Mon pays est malade. Je ne reconnais plus ma patrie, dite « des droits-de-l’homme ». Suite aux attentats de Charlie Hebdo, et à la récupération à la fois politique et médiatique de cet événement dramatique, une sorte de folie collective a pris bon nombre de mes concitoyens, transformés par millions en « Charlie », quand bien même la plupart n’avaient jamais acheté un seul exemplaire de ce journal satirique de leur vie… Ne voient-ils pas la supercherie dont ils sont à la fois les victimes, et les acteurs ?
Alors qu’ils étaient appelés à venir manifester en masse le 11 janvier dernier, notamment pour soutenir la liberté d’expression, dès le lendemain une chape de censure sans précédent s’était abattue sur la France. A tel point qu’Amnesty International s’en est inquiété : arrestations abusives, y compris de jeunes adolescents, restrictions des libertés, y compris d’expression, y compris de la caricature, stigmatisation de l’Islam… Bref, nous assistons à un triomphe de la pensée unique, avec ses tribunaux inquisitoires, et ses grands prêtres de la Morale. Les plus attentifs n’auront pas manqué d’observer une liberté d’expression à géométrie variable, et des tentatives de récupérations politiques plutôt grossières, afin de servir des agendas politiques ; Benjamin Netanyahou s’est particulièrement illustré dans cet « exercice » cynique au possible.
« Nous devons repérer et traiter ceux qui ne sont pas Charlie »
Dans ce contexte, la première journaliste à m’avoir donné des frissons dans le dos (des frissons d’effroi, je précise), c’estNathalie Saint Cricq, qui répondait sur France 2 à la journaliste Elise Lucet. Je vous relaie l’extrait, d’autant plus que les français qui ne regardent plus la télévision sont de plus en plus nombreux, paraît-il…

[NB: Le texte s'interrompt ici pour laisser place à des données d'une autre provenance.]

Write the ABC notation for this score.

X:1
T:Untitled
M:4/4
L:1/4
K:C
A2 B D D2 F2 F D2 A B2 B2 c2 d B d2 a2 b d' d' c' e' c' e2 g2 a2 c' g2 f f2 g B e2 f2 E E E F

Elise Lucet : « Comment les politiques peuvent-ils être à la hauteur des attentes qui sont immenses ? »
Nathalie Saint Cricq : « Et bien, Elise, en travaillant ensemble, afin de déterminer sans hystérie ce qui n’a pas marché dans notre système de renseignement, sans se renvoyer à la figure la responsabilité des erreurs et des faillites policières (et il y en a eues). En réfléchissant aussi en commun sur tout ce qui doit être amélioré, et on l’a vu ; améliorer d’urgence les écoutes, la surveillance en prison, la surveillance policière sur le terrain… Autant de choses qui coûtent cher ; et enfin que toute la gauche assume son véritable tournant sécuritaire, et que la droite prenne le risque de la soutenir sans jouer la sur-enchère et les moulinets. »
EL : « On parle de beaucoup, Nathalie, ces derniers jours d’Unité Nationale. Mais attention : toute la France n’était pas dans la rue hier [dimanche 11 janvier, ndj] »
NSC : « Non Elise, il ne faut pas faire preuve d’angélisme. C’est justement ceux qui ne sont pas Charlie qu’il faut repérer. Dans certains établissements scolaires, on refusait la minute de silence ; ceux qui balancent sur les réseaux sociaux ; et ceux qui ne voient pas en quoi ce combat est le leur. Et bien ce sont eux que nous devons repérer, traiter, intégrer ou ré-intégrer dans la communauté nationale. Et là, l’école et les politiques ont une lourde responsabilité. »
Le décors est planté… Et nous ne sommes alors que le 12 janvier !
« Je veux mon Charlie » : hystérie collective dans les kiosques à journaux
Le mercredi 14 janvier, jour de sortie du premier numéro de l’hebdomadaire depuis les attentats, c’est une véritable hystérie collective. Très vite, les vendeurs manquent de numéros, et il faudra plusieurs retirage. D’ordinaire vendu à 60 000 exemplaires, il en faut cette fois-ci des millions. Ici à Toulouse, une cliente, excédée de ne pouvoir se le procurer, vandalise le bureau de tabac-presse, avant de tenter d’en voler un exemplaire..
En Israël, c’est sur Internet que les stocks de journal sont vendus en quelques minutes seulement. Bien entendu, le nouveau numéro met en Une une nouvelle caricature du Prophète, particulièrement provocante : le trait du turban et du nez sont composés de deux sexes masculins schématisés ; surtout, il vient d’y avoir 12 morts, et cette nouvelle provocation semble inopportune aux yeux de beaucoup d’observateurs.